(Dataset excerpt)
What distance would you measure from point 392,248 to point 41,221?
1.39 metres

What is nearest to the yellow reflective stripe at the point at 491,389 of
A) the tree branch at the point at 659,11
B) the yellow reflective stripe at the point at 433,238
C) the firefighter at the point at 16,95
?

Description of the task:
Present as a numbered list every line of the material from the line containing "What is nearest" through the end of the material, leaving out any blank lines.

Solution:
1. What is nearest to the yellow reflective stripe at the point at 491,389 of
2. A) the tree branch at the point at 659,11
3. B) the yellow reflective stripe at the point at 433,238
4. C) the firefighter at the point at 16,95
5. ?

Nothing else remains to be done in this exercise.